_Trecho fornecido_.
★ ★ ★ ★

3.3.1 O contrato de seguro de Responsabilidade civil de diretores e administradores de empresas (RC D&O)
Definidos os pressupostos de condições para efetivação e existência da relação securitária e esclarecidos pontos importantes sobre a contratação genérica dessa, importa agora direcionar os estudos acerca dos contratos de seguro em espécie. Dentre as várias modalidades de coberturas securitárias, destaca-se o Contrato de Seguro de Responsabilidade Civil de Diretores e administradores.
Pois bem, define-se como Contrato de Seguro de Responsabilidade Civil para Diretores e Administradores (Seguro RC D&O) aquele que resguarda o patrimônio do Altos Executivos de empresas quando estes são responsabilizados, judicial ou administrativamente, por decisões decorrentes de atos regulares de sua gestão (não sendo ato ilícito penal) que causarem danos materiais ou morais à terceiros.
LACERDA (2013, p. 112 e 113), sintetiza a finalidade desse tipo de contratação como produto securitário que tem:
por objetivo principal a proteção do patrimônio dos administradores diante dos riscos de responsabilização pessoal em decorrência do exercício da gestão empresarial, abrangendo, ainda, o suporte de eventuais gastos havidos com a defesa, na esfera judicial ou mesmo administrativa, dos interesses dos segurados, incluindo-se o pagamento de honorários advocatícios.
O registro concreto do surgimento dos seguros dos administradores das sociedades comerciais remonta ao início do século passado, como consequência da Crise Econômica de 1929 Norte-Americana (quebra da bolsa de valores de Nova Iorque), que instaurou um colapso financeiro mundial gerador de inúmeras consequências, entre elas a responsabilidade pessoal de altos executivos da empresa pela má gestão administrativa que ocasionou perdas de dividendos dos acionistas.
A vista disso a Loyds of London, empresa precursora no mercado de seguros, idealizou a criação de instrumentos destinados à cobertura dos riscos inerentes à atuação de altos executivos de sociedades comerciais. (LACERDA, 2013, p. 80).
Nesse momento, nos EUA, também foram intensificadas adoções de políticas legislativas como a criação de um órgão supervisor independente de mercado e a promulgação de leis com objetivo de controlar e regular a atividade financeira e o mercado de valores mobiliários, imputando maior responsabilidade ao alto escalão empresarial.
Surge então, ainda que de forma acanhada, em razão da dificuldade de difusão haja vista a complexidade e alto custo das apólices de seguro, uma técnica seguradora nova que mais tarde é aperfeiçoada como Contrato de Seguro de Responsabilidade Civil de Diretores e administradores (Seguro D&O) ou Directors and Officers Liability Insurance.

★ ★ ★ ★

_Linhas de dados_.
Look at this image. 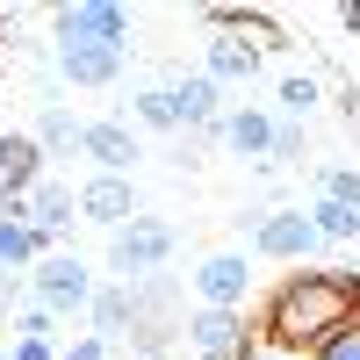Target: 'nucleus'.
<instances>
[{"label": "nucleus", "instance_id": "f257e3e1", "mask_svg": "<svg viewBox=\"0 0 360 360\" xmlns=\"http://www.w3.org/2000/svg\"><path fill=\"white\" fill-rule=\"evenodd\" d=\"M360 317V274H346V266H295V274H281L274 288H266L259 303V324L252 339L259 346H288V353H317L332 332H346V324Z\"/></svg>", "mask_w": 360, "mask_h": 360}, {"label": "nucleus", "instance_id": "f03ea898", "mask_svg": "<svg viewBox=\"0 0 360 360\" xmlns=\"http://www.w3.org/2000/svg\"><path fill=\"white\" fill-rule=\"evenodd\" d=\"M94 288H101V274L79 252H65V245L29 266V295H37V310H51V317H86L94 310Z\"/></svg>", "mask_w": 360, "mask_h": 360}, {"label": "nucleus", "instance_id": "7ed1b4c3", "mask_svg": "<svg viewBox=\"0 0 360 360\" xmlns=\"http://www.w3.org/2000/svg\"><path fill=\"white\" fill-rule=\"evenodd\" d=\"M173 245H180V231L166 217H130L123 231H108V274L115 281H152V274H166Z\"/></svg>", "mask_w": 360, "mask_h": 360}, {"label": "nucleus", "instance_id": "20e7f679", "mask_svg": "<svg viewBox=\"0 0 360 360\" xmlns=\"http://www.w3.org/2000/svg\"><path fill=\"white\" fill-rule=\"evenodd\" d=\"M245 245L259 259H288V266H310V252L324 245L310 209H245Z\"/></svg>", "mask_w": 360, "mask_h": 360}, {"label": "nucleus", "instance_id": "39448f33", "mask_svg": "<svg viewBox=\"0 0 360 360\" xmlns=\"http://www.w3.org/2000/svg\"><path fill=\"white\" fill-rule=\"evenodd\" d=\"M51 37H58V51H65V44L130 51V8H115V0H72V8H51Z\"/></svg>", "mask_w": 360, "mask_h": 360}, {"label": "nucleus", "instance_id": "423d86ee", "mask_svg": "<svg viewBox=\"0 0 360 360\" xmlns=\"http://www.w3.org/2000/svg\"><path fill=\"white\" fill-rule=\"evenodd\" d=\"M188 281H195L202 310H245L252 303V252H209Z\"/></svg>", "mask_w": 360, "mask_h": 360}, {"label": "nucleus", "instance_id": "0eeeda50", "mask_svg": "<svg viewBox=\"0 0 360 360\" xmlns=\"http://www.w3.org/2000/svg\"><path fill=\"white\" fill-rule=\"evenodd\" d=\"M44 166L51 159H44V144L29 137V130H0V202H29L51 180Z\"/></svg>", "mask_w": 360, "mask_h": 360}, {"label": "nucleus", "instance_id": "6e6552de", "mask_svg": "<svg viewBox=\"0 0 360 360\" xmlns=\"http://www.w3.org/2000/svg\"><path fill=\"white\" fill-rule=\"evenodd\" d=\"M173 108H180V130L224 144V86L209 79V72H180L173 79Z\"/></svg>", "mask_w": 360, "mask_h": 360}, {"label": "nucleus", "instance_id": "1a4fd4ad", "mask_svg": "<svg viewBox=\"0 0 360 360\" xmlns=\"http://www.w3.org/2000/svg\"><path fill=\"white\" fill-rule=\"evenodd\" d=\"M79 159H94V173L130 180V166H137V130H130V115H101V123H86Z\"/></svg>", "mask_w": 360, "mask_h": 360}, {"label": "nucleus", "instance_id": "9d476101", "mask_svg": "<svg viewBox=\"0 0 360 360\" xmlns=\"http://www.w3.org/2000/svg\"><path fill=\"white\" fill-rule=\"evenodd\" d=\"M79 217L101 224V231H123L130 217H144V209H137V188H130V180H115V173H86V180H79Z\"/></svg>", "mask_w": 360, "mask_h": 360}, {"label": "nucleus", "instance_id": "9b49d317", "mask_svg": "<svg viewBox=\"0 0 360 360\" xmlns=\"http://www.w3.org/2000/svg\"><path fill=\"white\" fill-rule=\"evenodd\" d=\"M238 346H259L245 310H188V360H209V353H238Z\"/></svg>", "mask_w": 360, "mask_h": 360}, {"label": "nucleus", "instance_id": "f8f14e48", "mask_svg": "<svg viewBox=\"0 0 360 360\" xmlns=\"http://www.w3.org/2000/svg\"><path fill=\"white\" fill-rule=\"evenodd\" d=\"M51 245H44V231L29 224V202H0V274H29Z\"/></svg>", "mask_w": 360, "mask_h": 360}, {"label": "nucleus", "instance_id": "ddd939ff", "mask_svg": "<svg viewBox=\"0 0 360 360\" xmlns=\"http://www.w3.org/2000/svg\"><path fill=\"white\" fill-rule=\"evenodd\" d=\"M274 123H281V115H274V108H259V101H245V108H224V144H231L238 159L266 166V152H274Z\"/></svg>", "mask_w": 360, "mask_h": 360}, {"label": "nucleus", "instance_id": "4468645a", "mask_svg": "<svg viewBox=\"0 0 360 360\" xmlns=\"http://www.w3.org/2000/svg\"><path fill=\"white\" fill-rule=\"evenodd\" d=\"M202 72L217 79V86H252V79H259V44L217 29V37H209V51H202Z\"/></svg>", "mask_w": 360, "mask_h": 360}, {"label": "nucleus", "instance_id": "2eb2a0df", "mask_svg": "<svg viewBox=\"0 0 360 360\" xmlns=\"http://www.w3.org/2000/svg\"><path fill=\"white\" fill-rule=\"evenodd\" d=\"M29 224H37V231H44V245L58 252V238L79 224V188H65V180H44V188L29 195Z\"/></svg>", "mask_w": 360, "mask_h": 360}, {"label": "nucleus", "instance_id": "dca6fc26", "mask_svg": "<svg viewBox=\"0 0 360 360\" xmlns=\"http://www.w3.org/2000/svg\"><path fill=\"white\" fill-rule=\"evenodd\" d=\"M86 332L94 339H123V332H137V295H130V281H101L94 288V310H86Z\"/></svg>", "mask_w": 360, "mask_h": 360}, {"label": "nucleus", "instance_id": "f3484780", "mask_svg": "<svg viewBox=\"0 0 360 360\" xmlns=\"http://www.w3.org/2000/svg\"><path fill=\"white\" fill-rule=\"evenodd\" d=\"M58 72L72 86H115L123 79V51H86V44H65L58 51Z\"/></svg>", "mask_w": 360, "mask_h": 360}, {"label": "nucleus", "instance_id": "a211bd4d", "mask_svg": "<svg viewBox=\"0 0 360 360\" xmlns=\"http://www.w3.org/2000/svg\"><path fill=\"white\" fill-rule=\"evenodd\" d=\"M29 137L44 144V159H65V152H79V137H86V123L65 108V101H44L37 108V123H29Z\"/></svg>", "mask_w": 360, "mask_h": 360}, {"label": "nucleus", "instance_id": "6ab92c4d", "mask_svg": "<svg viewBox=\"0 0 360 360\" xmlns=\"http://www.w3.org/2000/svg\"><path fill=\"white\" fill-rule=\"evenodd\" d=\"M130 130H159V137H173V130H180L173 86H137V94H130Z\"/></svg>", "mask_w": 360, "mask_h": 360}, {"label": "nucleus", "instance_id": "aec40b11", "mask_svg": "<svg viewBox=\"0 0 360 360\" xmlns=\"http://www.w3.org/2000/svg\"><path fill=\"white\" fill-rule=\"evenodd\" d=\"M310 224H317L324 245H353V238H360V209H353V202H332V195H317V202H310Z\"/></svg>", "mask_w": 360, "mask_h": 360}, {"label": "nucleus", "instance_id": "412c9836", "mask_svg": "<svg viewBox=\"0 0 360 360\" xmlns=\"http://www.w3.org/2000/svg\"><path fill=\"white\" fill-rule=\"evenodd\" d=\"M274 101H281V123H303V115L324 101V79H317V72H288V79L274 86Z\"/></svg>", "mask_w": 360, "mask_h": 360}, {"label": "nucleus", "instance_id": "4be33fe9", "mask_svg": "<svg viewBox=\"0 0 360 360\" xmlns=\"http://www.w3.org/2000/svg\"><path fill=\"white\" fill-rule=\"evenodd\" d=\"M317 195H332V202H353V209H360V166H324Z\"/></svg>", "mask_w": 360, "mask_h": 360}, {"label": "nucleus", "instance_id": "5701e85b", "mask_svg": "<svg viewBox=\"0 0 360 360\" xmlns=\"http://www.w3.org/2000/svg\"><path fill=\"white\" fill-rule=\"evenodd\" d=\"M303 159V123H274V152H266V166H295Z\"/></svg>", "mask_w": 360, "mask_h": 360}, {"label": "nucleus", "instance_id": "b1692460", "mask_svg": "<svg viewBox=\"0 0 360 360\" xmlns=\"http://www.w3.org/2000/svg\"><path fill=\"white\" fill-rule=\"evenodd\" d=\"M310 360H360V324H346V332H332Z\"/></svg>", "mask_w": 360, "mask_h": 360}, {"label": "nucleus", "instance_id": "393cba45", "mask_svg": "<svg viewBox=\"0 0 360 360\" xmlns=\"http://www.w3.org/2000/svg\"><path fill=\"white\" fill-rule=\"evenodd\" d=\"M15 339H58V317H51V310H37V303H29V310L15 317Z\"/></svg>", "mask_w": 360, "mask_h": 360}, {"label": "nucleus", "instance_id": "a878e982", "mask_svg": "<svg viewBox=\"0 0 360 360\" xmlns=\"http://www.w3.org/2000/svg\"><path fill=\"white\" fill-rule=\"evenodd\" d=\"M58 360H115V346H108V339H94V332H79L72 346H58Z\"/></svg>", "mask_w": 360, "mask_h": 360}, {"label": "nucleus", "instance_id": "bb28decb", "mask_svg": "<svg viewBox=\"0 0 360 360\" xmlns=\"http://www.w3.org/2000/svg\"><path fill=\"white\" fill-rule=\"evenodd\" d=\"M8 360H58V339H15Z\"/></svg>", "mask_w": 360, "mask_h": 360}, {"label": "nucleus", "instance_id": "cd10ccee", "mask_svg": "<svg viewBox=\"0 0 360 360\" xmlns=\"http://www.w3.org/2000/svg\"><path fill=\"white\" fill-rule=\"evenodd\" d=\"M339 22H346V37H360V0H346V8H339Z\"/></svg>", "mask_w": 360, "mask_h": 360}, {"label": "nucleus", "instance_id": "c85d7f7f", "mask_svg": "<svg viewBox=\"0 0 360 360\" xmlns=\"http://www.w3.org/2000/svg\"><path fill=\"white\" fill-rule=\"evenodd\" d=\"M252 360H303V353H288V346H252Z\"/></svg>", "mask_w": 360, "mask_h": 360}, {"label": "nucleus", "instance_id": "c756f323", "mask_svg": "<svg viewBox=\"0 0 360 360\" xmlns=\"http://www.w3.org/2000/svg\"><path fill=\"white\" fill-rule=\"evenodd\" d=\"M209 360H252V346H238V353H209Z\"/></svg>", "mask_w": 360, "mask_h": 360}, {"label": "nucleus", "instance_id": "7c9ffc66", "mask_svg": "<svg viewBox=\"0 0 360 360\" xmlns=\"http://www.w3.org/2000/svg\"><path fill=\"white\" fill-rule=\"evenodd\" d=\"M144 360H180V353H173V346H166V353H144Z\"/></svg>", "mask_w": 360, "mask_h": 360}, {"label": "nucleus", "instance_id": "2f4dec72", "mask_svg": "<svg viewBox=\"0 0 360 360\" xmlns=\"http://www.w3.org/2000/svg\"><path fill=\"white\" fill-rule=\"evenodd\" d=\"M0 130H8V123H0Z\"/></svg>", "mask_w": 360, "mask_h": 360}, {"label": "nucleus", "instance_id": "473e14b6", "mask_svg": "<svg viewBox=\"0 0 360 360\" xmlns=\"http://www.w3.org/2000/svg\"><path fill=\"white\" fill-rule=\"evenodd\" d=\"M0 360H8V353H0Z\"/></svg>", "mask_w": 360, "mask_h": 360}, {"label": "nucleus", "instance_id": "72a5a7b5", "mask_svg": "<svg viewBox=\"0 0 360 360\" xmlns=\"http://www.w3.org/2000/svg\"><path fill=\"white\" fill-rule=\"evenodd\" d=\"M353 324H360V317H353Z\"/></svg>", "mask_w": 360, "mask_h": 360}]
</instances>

★ ★ ★ ★

_Conjunto de tarefas_.
a – De acordo com o trecho sobre o seguro RC D&O, de qual crise econômica decorre o registro concreto do surgimento dos seguros dos administradores das sociedades comerciais?
b – Reproduza a parte do trecho sobre o seguro RC D&O que começa nas palavras "3.3.1 O contrato" e termina logo após as palavras "morais à terceiros.".

_As soluções_.
a – Da Crise Econômica de 1929 Norte-Americana, a quebra da bolsa de valores de Nova Iorque.

b –
3.3.1 O contrato de seguro de Responsabilidade civil de diretores e administradores de empresas (RC D&O)
Definidos os pressupostos de condições para efetivação e existência da relação securitária e esclarecidos pontos importantes sobre a contratação genérica dessa, importa agora direcionar os estudos acerca dos contratos de seguro em espécie. Dentre as várias modalidades de coberturas securitárias, destaca-se o Contrato de Seguro de Responsabilidade Civil de Diretores e administradores.
Pois bem, define-se como Contrato de Seguro de Responsabilidade Civil para Diretores e Administradores (Seguro RC D&O) aquele que resguarda o patrimônio do Altos Executivos de empresas quando estes são responsabilizados, judicial ou administrativamente, por decisões decorrentes de atos regulares de sua gestão (não sendo ato ilícito penal) que causarem danos materiais ou morais à terceiros.